Beautiful and heartbreaking. My mother-in-law was in our home for the last few months of her life. She would call out, "Help! Come get me! Get me! Come on! Come get me!" All night, all day. I couldn't believe a person could go on for so long without really sleeping. It was brutal. But there were mornings when she'd wake up, and say, "Look at that sunshine! Let's go!" There's "Somebody" in there always. Whether we know it, feel it, or not. Thank you for this piece. I'm glad you and your mother have each other.
Crying at the poignancy of this
Thanks Mary, I’m quickly learning how common this experience is.
It can change you in the most profound ways.

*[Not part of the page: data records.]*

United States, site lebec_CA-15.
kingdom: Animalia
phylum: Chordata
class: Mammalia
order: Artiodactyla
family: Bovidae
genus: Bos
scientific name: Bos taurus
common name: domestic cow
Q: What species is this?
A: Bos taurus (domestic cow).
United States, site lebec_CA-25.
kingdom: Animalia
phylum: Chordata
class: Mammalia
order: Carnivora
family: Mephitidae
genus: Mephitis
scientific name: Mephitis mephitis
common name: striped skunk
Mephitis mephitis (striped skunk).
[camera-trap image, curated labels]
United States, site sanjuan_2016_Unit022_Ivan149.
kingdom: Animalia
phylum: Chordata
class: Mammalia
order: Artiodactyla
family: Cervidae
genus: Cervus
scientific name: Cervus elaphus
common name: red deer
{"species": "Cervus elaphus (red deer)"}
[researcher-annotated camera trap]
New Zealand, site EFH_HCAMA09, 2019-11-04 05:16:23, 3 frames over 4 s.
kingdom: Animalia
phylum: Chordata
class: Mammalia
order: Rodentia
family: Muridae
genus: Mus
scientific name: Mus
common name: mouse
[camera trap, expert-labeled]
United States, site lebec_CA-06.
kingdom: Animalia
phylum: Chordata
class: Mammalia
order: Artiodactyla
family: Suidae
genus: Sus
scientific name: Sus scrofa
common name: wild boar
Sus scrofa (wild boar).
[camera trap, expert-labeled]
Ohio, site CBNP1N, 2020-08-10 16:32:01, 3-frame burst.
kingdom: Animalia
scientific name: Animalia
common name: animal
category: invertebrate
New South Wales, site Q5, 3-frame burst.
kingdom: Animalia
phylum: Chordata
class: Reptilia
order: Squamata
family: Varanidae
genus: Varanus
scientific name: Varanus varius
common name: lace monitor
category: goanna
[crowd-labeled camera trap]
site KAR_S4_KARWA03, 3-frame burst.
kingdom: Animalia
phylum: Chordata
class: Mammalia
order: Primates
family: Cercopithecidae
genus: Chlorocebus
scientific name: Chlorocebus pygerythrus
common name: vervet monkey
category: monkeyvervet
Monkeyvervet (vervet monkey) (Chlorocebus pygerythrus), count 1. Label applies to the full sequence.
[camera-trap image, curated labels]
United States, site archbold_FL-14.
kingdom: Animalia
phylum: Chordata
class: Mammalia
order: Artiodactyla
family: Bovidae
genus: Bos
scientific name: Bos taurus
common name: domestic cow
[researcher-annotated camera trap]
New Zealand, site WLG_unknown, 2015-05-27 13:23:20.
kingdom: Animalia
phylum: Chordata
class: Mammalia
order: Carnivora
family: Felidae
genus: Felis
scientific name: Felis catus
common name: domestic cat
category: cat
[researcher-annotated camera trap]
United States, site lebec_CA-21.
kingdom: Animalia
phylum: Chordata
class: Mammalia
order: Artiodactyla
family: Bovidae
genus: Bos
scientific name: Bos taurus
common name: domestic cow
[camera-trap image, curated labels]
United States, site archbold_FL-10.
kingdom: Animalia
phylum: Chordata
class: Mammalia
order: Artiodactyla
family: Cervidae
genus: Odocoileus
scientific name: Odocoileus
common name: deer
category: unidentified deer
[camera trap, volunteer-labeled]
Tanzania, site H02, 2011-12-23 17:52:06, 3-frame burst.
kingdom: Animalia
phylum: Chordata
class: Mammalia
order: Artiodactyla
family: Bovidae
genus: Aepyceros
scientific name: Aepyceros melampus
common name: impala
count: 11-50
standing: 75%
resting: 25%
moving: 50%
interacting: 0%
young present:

For ten years I was a volunteer guide for Musicians on Call at the VA in Philadelphia. We went room to room and played live music for the patients at the CLC, the living center for older vets needing constant care. Your story sent chills down my spine. Like a ghost out of the past I could clearly hear that voice down the hall. It took me a long time to not want to rush in and see if I could help. But the many "Janices" that worked there would go in and calm the person down. They were all angels that never received the acknowledgement for the love and care they administered every hour of every day. Heart felt story....
Yes such a scary thing to listen to and then I realized it’s so much like a baby crying, wondering the same things.
Never thought of it from a newborns perspective. Where is the warmth, the constant steady heart beat....we are born into blinding light and chaos.
Janice is a star. I’m glad your mom is going home, Deirdre.
It’s agonising when you hear a resident continually calling out. My mother-in-law’s anxiety during her final weeks of dementia meant that was her, even if we had left the room a moment before.
Your description of the aging body is so true.
Thank you Wendy, I was so surprised at first when everybody was ignoring her, but now I’ve learned how common it is. It really is like a baby crying in their crib.
It’s so tough on everyone - residents, staff and visitors - but mostly I felt really bad for my mum-in-law when she went through that.
Thanks Tina, I was really amazed at all the similarities from person to person, even though I realize now it makes perfect sense. These are phases everyone seems to go through.
I find myself wondering if Edna always had people or if she never had people. I think either could contribute to wondering, at this stage, why am I alone?
Would that we could create systems in our society whose aim is for fewer people to struggle alone. Would that there were more Janices.
What a beautiful exchange between her and your mother.